Een brede introductie zoals beschreven in de verkenning vormt een radicale stap naar een open loonbegrip met een minimum aan nadere regels en is daardoor omgeven met te veel onzekerheden, zo is gebleken uit de hiervoor genoemde brede consultatie. In lijn met het door Actal gegeven advies27 op de verkenning is thans gekozen voor een beperkte introductie van het noodzakelijkheidscriterium, namelijk alleen voor gereedschappen, computers, mobiele communicatiemiddelen en dergelijke apparatuur. Op deze manier kan binnen een overzichtelijk terrein in de praktijk ervaring worden opgedaan met dit nieuwe criterium. Bovendien kunnen zo de veelvuldig in de brede consultatie genoemde problemen worden opgelost die spelen bij het onderscheid in de zakelijk gebruikseis tussen de portable computer en de tablet met een diameter groter dan 7 inch (>90% zakelijk gebruik) en de kleinere tablet, de smartphone en de mobiele telefoon (>10% zakelijk gebruik).
Met dit beperkt noodzakelijkheidscriterium wordt voor een specifieke groep voorzieningen een open norm geïntroduceerd die flexibel, techniekneutraal en toekomstbestendig is. Dit is onder andere van belang omdat de technologische ontwikkelingen op ICT-gebied snel gaan.

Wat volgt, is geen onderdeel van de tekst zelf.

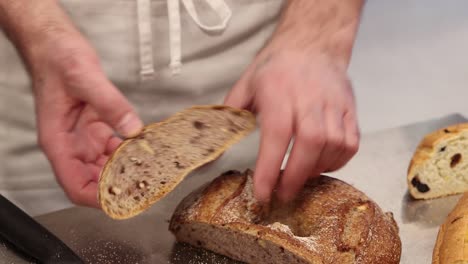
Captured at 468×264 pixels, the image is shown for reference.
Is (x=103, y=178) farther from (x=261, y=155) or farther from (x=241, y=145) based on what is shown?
(x=241, y=145)

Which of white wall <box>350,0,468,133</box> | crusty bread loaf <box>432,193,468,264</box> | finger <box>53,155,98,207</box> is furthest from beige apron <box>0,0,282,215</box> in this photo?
white wall <box>350,0,468,133</box>

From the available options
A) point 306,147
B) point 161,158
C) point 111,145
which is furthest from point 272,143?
point 111,145

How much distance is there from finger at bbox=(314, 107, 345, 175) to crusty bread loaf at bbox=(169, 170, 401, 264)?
11 cm

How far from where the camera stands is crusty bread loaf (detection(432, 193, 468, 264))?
127cm

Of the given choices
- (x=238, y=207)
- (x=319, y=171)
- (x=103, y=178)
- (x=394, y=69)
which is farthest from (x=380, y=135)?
(x=394, y=69)

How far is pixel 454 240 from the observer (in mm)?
1315

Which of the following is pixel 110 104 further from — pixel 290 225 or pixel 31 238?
pixel 290 225

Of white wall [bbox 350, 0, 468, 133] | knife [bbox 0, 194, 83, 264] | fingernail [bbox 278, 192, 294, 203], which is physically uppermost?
fingernail [bbox 278, 192, 294, 203]

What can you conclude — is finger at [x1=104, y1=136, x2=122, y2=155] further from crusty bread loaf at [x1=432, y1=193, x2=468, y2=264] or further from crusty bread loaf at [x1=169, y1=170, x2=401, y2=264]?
crusty bread loaf at [x1=432, y1=193, x2=468, y2=264]

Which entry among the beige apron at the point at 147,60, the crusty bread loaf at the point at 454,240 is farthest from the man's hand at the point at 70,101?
the crusty bread loaf at the point at 454,240

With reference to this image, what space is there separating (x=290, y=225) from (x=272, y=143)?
0.74 feet

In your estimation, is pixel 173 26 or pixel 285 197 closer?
pixel 285 197

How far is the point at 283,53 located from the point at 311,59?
0.06 metres

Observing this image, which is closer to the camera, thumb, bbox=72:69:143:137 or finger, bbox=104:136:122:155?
thumb, bbox=72:69:143:137
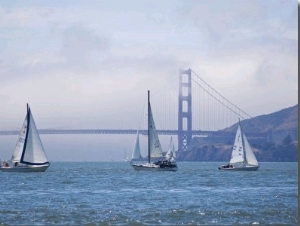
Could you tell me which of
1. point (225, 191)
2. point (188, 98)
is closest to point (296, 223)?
point (225, 191)

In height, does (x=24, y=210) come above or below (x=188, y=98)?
below

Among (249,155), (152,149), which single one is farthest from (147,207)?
(249,155)

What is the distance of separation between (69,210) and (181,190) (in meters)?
14.7

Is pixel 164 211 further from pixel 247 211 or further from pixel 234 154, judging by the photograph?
pixel 234 154

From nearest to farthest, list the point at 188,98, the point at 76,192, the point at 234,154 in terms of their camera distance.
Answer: the point at 76,192, the point at 234,154, the point at 188,98

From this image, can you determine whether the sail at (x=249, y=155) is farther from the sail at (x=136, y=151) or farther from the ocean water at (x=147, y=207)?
the ocean water at (x=147, y=207)

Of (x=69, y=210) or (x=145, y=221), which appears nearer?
(x=145, y=221)

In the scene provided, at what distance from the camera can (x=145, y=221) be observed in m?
25.3

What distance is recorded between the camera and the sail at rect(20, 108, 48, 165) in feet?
224

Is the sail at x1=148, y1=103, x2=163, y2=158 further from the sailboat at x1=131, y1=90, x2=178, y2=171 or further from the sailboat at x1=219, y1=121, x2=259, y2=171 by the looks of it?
the sailboat at x1=219, y1=121, x2=259, y2=171

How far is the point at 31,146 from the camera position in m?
68.4

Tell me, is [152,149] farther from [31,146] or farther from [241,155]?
[31,146]

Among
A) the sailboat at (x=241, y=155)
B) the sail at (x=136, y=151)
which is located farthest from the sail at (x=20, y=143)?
the sail at (x=136, y=151)

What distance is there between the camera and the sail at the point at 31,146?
68.3 m
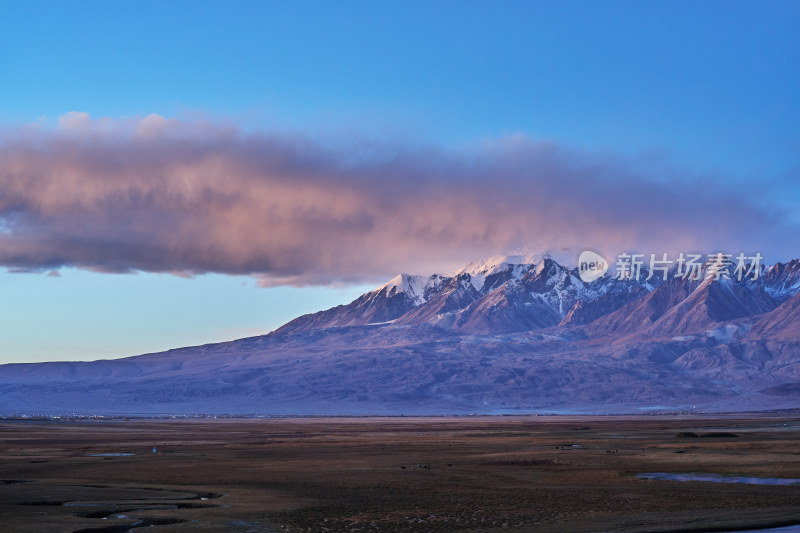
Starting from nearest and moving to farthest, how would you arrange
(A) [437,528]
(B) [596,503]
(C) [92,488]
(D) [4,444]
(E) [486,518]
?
(A) [437,528]
(E) [486,518]
(B) [596,503]
(C) [92,488]
(D) [4,444]

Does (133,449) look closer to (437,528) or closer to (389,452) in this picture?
→ (389,452)

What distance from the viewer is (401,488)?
2067 inches

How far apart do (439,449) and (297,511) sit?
45225 millimetres

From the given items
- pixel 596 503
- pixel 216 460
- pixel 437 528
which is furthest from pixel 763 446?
pixel 437 528

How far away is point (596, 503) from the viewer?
45.2 metres

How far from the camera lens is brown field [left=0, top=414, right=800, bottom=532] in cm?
3978

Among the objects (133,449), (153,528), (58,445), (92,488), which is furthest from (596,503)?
(58,445)

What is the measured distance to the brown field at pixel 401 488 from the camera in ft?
131

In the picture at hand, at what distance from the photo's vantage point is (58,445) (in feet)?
325

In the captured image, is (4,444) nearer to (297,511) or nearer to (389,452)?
(389,452)

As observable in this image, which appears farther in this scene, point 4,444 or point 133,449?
point 4,444

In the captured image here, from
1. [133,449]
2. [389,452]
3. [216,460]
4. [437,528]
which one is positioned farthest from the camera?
[133,449]

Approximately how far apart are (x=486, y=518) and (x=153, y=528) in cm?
1440

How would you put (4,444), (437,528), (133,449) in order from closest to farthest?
(437,528) → (133,449) → (4,444)
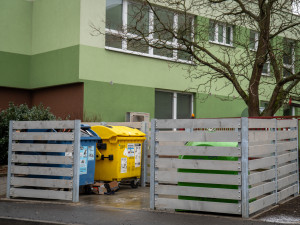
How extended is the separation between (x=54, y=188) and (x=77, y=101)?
763cm

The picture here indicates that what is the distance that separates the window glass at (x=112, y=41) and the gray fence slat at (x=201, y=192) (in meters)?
10.4

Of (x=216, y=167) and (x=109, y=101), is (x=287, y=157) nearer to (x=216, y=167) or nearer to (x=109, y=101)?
(x=216, y=167)

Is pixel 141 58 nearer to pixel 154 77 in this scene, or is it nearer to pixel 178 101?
pixel 154 77

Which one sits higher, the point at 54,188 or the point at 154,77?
the point at 154,77

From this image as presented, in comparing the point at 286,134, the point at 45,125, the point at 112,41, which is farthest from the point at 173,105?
the point at 45,125

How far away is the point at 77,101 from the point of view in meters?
16.3

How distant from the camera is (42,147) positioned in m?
8.53

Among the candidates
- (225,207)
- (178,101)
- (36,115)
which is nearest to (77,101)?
(36,115)

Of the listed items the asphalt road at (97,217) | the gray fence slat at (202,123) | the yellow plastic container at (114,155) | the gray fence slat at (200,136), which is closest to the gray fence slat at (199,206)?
the asphalt road at (97,217)

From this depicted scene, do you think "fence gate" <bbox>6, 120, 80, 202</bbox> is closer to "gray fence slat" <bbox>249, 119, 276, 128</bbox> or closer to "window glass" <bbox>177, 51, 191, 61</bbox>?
"gray fence slat" <bbox>249, 119, 276, 128</bbox>

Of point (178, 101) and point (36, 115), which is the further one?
point (178, 101)

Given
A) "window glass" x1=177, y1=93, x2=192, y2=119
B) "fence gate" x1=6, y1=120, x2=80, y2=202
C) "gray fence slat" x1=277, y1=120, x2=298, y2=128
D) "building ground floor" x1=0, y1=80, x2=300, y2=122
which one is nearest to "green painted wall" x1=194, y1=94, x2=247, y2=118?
"building ground floor" x1=0, y1=80, x2=300, y2=122

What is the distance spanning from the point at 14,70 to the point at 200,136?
12308 millimetres

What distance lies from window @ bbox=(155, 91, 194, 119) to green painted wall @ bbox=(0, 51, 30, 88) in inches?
203
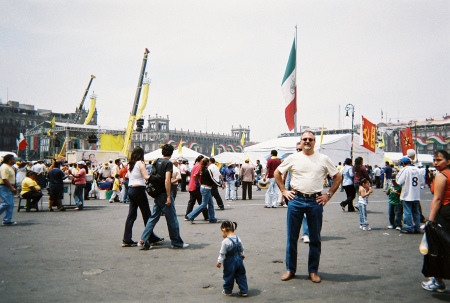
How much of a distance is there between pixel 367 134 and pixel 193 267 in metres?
18.6

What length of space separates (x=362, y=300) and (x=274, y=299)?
937mm

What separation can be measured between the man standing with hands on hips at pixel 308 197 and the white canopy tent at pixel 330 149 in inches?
950

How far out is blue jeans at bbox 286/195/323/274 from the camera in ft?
15.8

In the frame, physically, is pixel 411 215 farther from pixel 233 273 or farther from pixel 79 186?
pixel 79 186

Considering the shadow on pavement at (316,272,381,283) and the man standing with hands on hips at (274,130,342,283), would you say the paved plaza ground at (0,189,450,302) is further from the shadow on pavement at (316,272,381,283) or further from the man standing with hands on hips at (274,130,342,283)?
the man standing with hands on hips at (274,130,342,283)

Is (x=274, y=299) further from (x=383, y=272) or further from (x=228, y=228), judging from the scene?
(x=383, y=272)

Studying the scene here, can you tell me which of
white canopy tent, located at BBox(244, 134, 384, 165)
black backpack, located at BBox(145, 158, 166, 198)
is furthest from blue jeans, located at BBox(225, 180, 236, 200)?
white canopy tent, located at BBox(244, 134, 384, 165)

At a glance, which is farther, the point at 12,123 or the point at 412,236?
the point at 12,123

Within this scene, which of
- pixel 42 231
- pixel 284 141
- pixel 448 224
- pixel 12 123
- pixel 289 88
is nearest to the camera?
pixel 448 224

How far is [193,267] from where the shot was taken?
5.46 meters

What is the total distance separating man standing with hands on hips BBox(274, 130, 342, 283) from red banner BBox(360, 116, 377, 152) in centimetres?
1760

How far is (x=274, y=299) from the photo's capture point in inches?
163

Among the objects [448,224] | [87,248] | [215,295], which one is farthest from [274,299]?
[87,248]

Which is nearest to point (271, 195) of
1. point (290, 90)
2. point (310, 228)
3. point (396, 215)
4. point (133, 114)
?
point (290, 90)
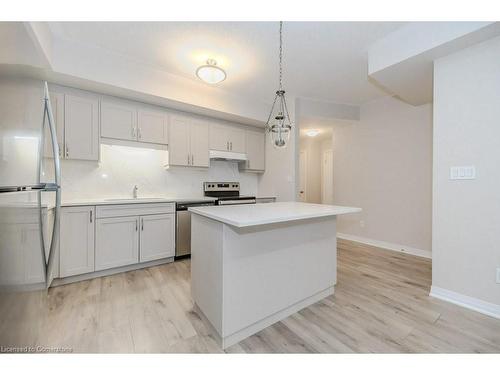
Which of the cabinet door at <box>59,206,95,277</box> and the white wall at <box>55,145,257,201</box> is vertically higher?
the white wall at <box>55,145,257,201</box>

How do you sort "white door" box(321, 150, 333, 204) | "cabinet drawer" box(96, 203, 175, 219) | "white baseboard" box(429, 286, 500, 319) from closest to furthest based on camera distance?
"white baseboard" box(429, 286, 500, 319) < "cabinet drawer" box(96, 203, 175, 219) < "white door" box(321, 150, 333, 204)

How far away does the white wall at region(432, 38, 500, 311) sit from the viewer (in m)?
1.92

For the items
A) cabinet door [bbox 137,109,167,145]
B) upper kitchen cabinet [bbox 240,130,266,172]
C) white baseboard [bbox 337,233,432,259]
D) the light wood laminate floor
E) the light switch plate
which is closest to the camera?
the light wood laminate floor

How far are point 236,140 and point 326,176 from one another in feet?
10.6

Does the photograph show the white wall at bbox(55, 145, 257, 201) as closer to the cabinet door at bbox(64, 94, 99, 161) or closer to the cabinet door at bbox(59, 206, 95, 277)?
the cabinet door at bbox(64, 94, 99, 161)

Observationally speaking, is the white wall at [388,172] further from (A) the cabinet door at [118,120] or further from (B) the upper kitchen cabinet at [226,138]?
(A) the cabinet door at [118,120]

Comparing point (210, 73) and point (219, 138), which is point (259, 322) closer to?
point (210, 73)

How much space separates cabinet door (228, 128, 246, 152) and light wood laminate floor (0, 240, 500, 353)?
238 cm

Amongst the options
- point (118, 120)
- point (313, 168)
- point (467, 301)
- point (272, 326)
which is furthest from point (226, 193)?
point (467, 301)

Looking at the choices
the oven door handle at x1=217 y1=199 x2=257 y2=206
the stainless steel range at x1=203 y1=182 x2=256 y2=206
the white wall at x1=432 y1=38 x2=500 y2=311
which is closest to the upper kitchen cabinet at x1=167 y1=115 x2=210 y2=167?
the stainless steel range at x1=203 y1=182 x2=256 y2=206

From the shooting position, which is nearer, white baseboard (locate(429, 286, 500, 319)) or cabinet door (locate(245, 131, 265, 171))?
white baseboard (locate(429, 286, 500, 319))

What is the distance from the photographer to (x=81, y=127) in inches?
107

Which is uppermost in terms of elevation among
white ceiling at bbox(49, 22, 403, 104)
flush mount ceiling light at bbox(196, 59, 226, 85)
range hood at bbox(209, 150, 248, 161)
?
white ceiling at bbox(49, 22, 403, 104)

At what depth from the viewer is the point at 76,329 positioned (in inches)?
66.3
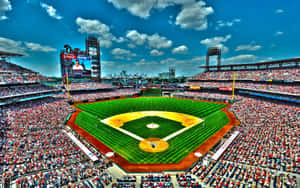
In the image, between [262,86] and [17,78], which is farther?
[262,86]

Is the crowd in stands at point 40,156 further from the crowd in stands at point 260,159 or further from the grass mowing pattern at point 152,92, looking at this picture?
the grass mowing pattern at point 152,92

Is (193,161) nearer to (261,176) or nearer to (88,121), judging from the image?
(261,176)

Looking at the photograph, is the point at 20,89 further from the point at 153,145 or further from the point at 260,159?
the point at 260,159

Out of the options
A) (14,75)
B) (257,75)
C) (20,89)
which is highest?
(257,75)

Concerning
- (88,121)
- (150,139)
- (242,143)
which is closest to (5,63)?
(88,121)

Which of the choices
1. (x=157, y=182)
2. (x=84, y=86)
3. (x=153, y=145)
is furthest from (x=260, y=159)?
(x=84, y=86)

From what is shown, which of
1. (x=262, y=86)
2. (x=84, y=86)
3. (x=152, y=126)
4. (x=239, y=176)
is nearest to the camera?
(x=239, y=176)
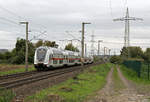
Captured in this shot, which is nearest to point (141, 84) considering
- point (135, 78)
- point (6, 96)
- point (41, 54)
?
point (135, 78)

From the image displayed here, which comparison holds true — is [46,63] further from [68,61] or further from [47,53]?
[68,61]

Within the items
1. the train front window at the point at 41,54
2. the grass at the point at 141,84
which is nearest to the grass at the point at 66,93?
the grass at the point at 141,84

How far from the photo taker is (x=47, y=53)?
3203cm

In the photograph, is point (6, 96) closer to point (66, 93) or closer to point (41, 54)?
point (66, 93)

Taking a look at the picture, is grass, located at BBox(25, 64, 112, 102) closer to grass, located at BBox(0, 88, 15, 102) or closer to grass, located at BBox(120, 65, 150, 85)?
grass, located at BBox(0, 88, 15, 102)

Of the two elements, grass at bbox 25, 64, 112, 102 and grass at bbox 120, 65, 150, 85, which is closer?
grass at bbox 25, 64, 112, 102

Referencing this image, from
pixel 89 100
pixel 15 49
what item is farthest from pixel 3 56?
pixel 89 100

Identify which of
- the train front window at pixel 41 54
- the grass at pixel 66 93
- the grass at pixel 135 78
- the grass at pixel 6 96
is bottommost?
the grass at pixel 135 78

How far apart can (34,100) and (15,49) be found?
61.1 metres

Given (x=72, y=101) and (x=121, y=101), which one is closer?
(x=72, y=101)

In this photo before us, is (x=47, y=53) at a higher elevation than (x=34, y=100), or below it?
higher

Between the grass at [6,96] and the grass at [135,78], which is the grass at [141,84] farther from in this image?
the grass at [6,96]

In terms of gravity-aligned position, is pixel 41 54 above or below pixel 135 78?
above

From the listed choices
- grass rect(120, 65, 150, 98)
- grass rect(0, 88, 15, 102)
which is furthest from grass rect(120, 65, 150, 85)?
grass rect(0, 88, 15, 102)
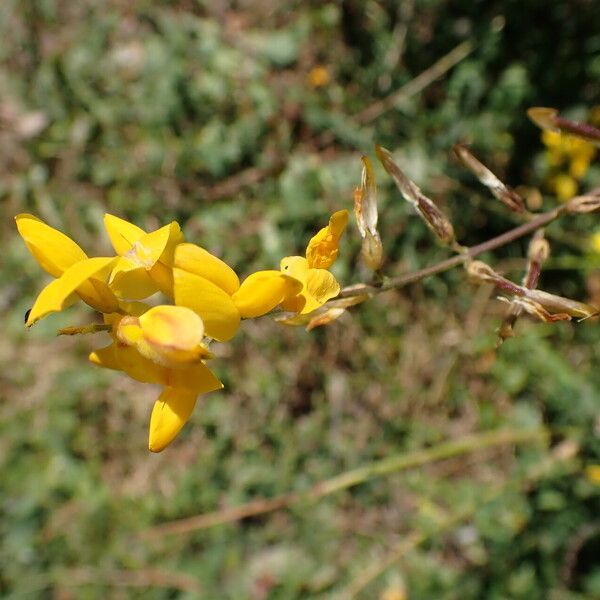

Om het open karakter van de norm te behouden, zijn er geen lijstjes met hulpmiddelen die er wel en niet aan voldoen. Er zal steeds naar de omstandigheden van het geval moeten worden beoordeeld of aan het noodzakelijkheidscriterium is voldaan. Het oordeel van de werkgever over de noodzakelijkheid van een voorziening is daarbij het vertrekpunt. Het laat onverlet dat veel werk in theorie ook mogelijk kan zijn zonder deze voorziening of met een andere voorziening. Waar het om gaat is dat de werkgever zich in redelijkheid op het standpunt moet kunnen stellen dat de voorziening zonder meer nodig is voor de behoorlijke vervulling van de dienstbetrekking en dus overtuigend gericht is op een optimale bedrijfsvoering. Zo zal een redelijk handelend werkgever in het algemeen geen tablet geven aan de schoonmaker, maar wel aan de vertegenwoordiger.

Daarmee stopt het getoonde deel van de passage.